## List of tasks:
• 1. Decide whether each statement agrees with the frequent-itemsets summary. Answer yes or no for each, and quote the words of the summary that decide it. (a) Discovering association rules depends on discovering frequent itemsets. (b) Finding frequent itemsets is the same problem as the similarity search of Chapter 3. (c) In the frequent-itemsets problem, the interest lies in the fraction of baskets that items have in common.
• 2. Carry the frequent-itemsets summary forward from its final sentence.
===== Passage provided
6 - Frequent Itemsets
Summary
We turn in this chapter to one of the major families of techniques for characterizing data: the discovery of frequent itemsets. This problem is often viewed as the discovery of “association rules,” although the latter is a more complex characterization of data, whose discovery depends fundamentally on the discovery of frequent itemsets.
To begin, we introduce the “market-basket” model of data, which is essentially a many-many relationship between two kinds of elements, called “items” and “baskets,” but with some assumptions about the shape of the data. The frequent-itemsets problem is that of finding sets of items that appear in (are related to) many of the same baskets.
The problem of finding frequent itemsets differs from the similarity search discussed in Chapter 3. Here we are interested in the absolute number of baskets that contain a particular set of items. In Chapter 3 we wanted items that have a large fraction of their baskets in common, even if the absolute number of baskets is small.
==========
===== Available data
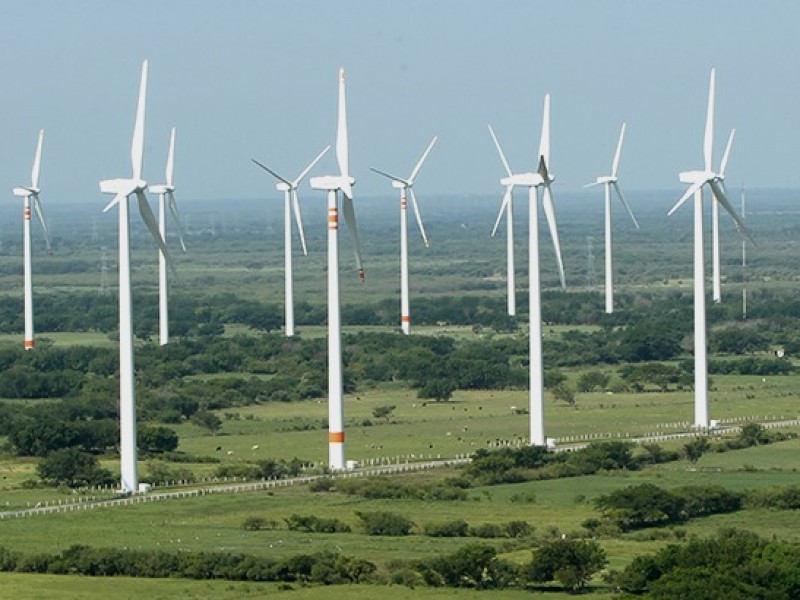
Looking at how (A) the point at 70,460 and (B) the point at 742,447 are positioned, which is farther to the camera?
(B) the point at 742,447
==========
## Answers for the tasks:
• 1.
(a) Yes: "whose discovery depends fundamentally on the discovery of frequent itemsets."
(b) No: "The problem of finding frequent itemsets differs from the similarity search discussed in Chapter 3."
(c) No: "Here we are interested in the absolute number of baskets that contain a particular set of items."

• 2.
The difference leads to a new class of algorithms for finding frequent itemsets. We begin with the A-Priori Algorithm, which works by eliminating most large sets as candidates by looking first at smaller sets and recognizing that a large set cannot be frequent unless all its subsets are. We then consider various improvements to the basic A-Priori idea, concentrating on very large data sets that stress the available main memory.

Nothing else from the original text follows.